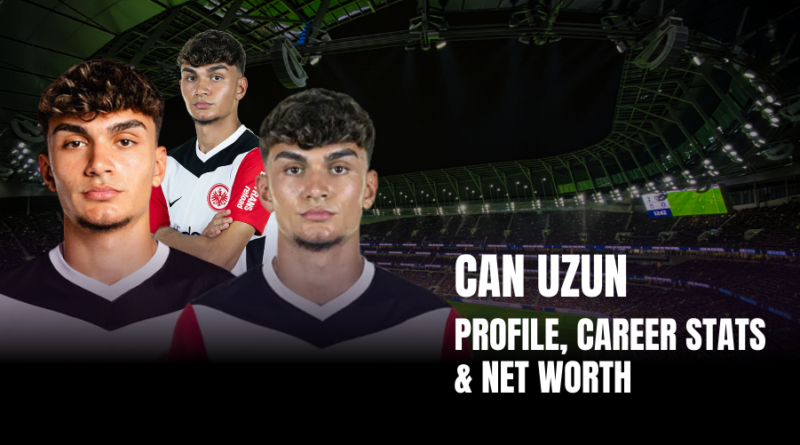 The Rise of Can Uzun: Profile, Career Stats, and Future Prospects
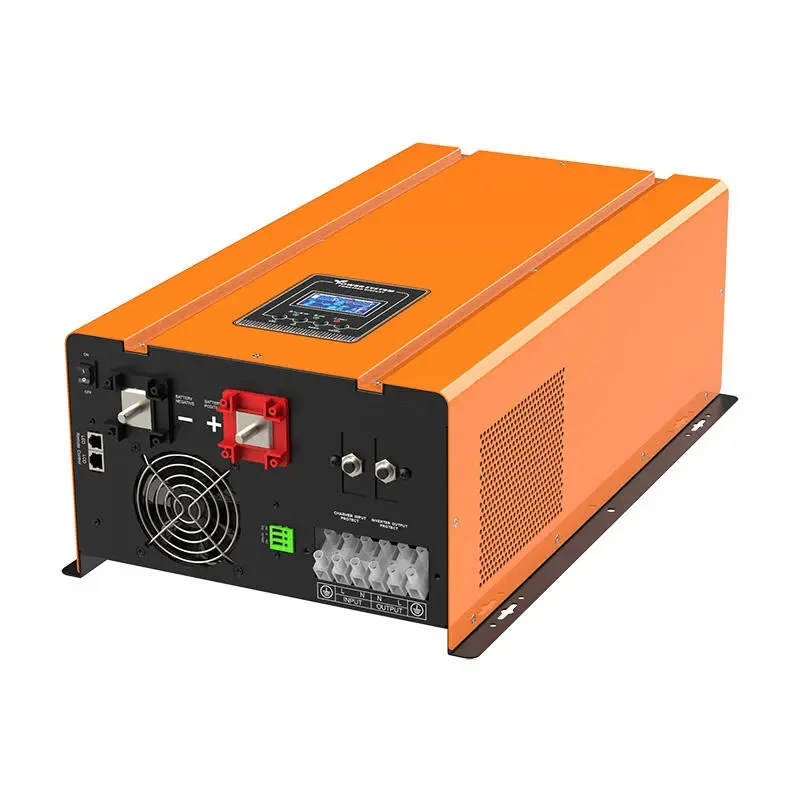 Codi Energy 1kw 2kw 3kw 4kw 5kw 6kw RP Series Off Grid Solar Inverter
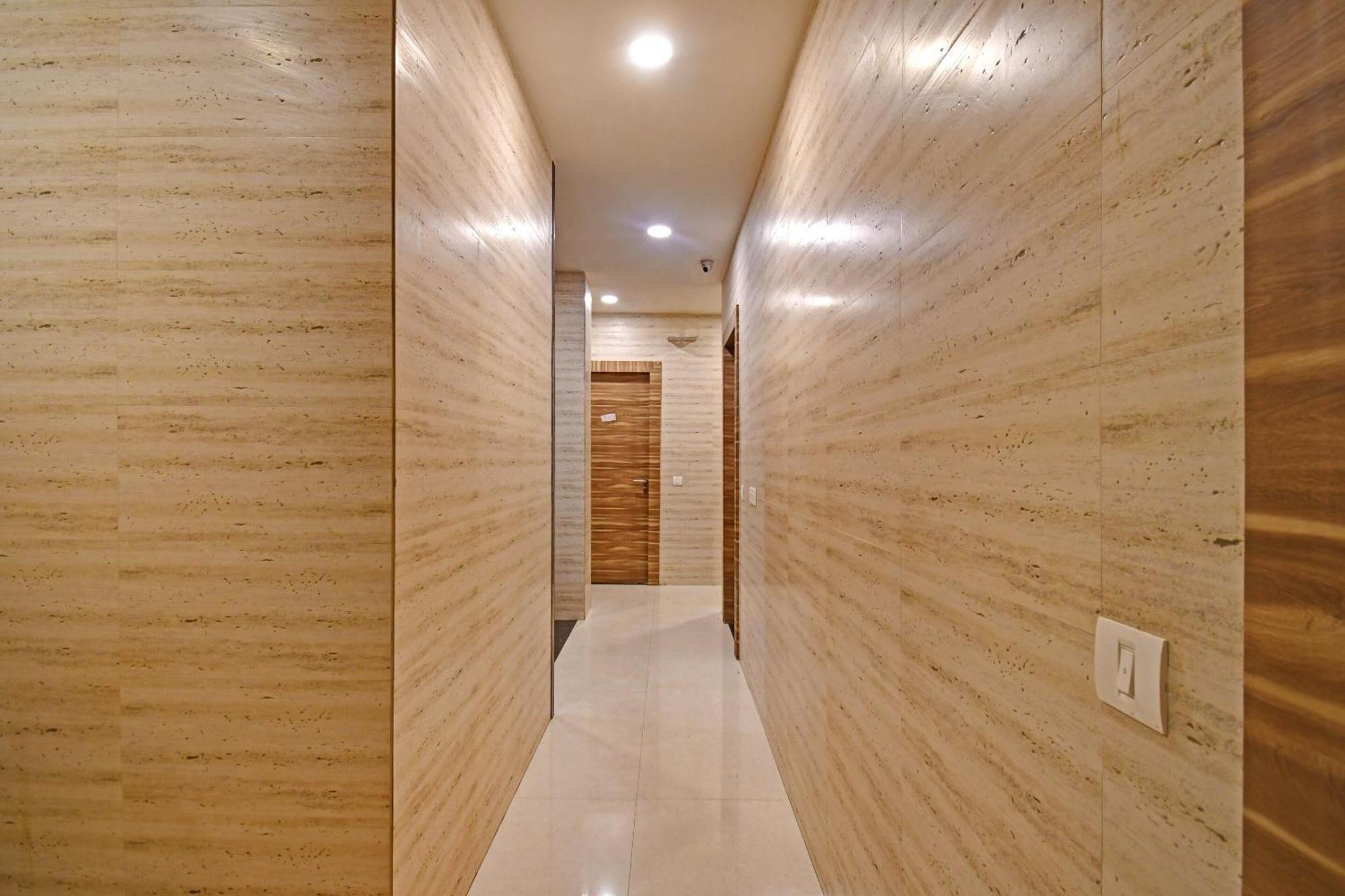 Super Townhouse Hotel All In One Near City Centre Salt Lake Salt Lake City Exterior photo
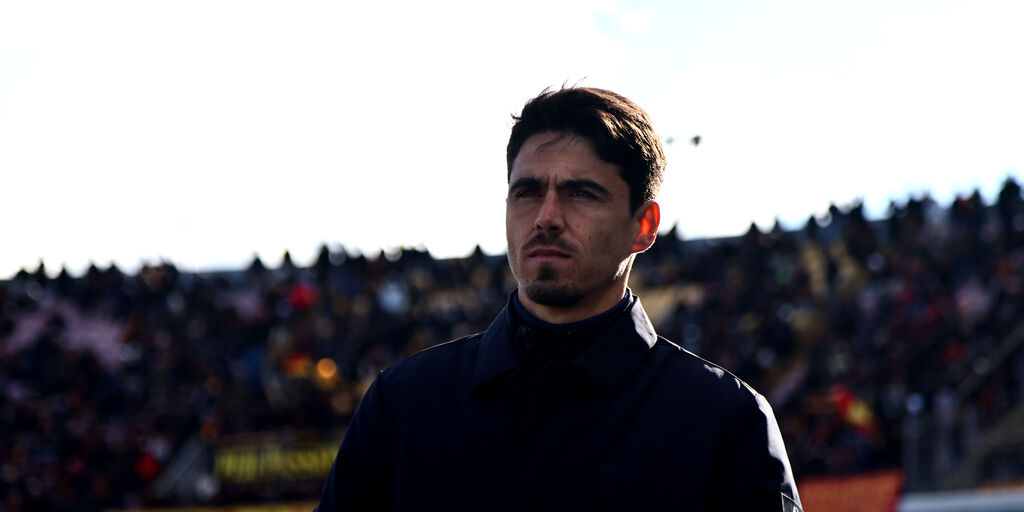 Copertina: Parma, Cuesta: "Lovik e Guaita out, non convocato Almqvist"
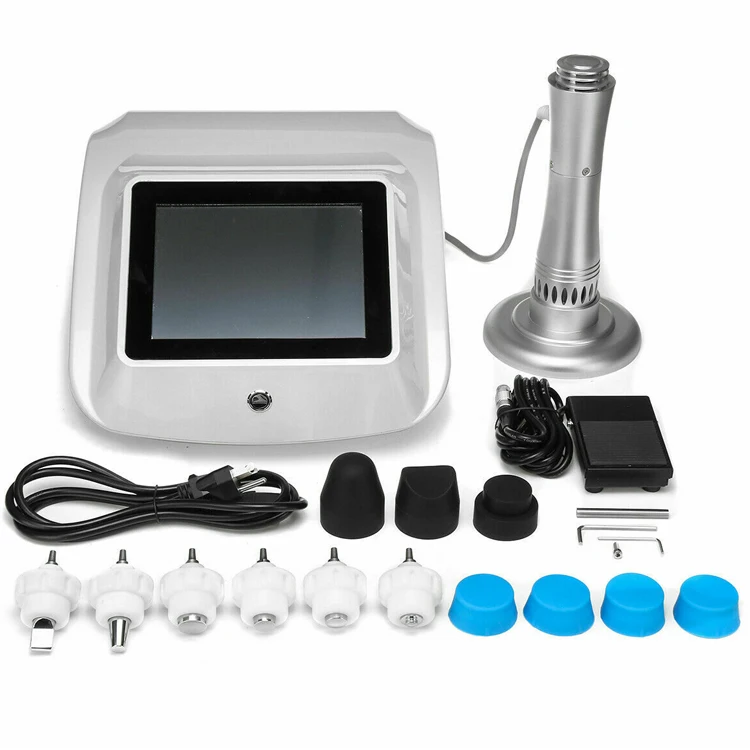 

medical phisio instrument much does shockwave therapy cost /medical equipments pneumatic price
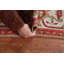 Tapis oriental géométrique 7 x 10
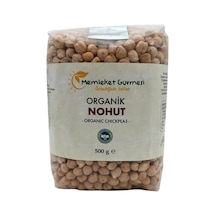 Organik Nohut 500 Gr Mg-5212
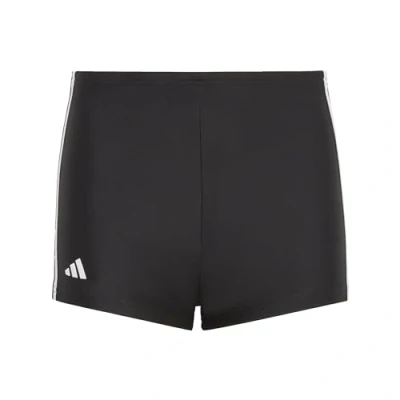 Abbildung von adidas Performance Badehose &quot;3S BOXER&quot;, (1 St.)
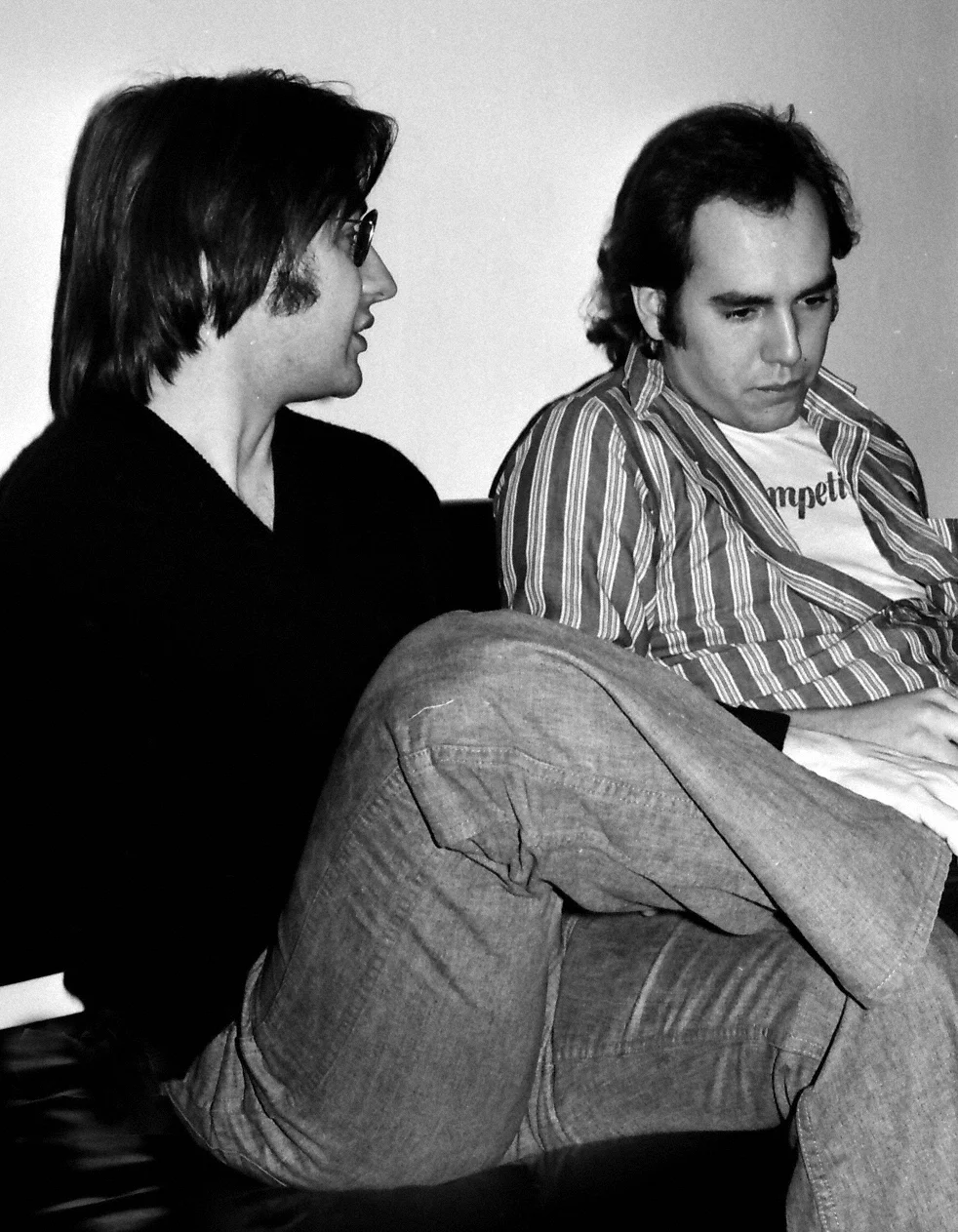 Southside Johnny & Robert Duncan
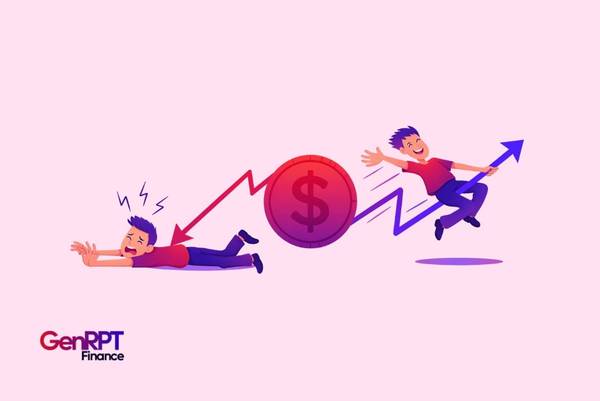 Narrative Investing: When the Story Moves the Stock More Than the Numbers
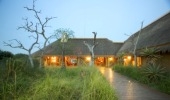 Kapama River Lodge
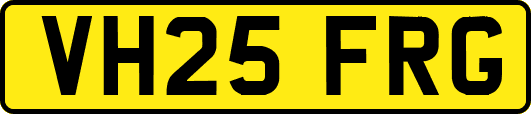 VH25FRG
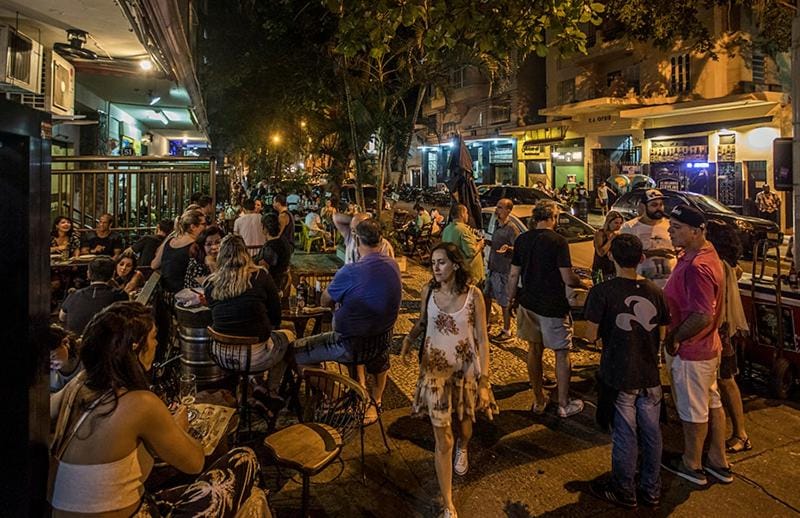 Restaurant/places to eat, Night, Nightclub / DJ, Banquet/Function facilities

○ ○ ○ ○ ○

## [What the task requires]
Please retype the listing exactly, leaving out any images.

## [Response below]
 The Rise of Can Uzun: Profile, Career Stats, and Future Prospects
 Codi Energy 1kw 2kw 3kw 4kw 5kw 6kw RP Series Off Grid Solar Inverter
 Super Townhouse Hotel All In One Near City Centre Salt Lake Salt Lake City Exterior photo
 Copertina: Parma, Cuesta: "Lovik e Guaita out, non convocato Almqvist"

medical phisio instrument much does shockwave therapy cost /medical equipments pneumatic price
 Tapis oriental géométrique 7 x 10
 Organik Nohut 500 Gr Mg-5212
 Abbildung von adidas Performance Badehose &quot;3S BOXER&quot;, (1 St.)
 Southside Johnny & Robert Duncan
 Narrative Investing: When the Story Moves the Stock More Than the Numbers
 Kapama River Lodge
 VH25FRG
 Restaurant/places to eat, Night, Nightclub / DJ, Banquet/Function facilities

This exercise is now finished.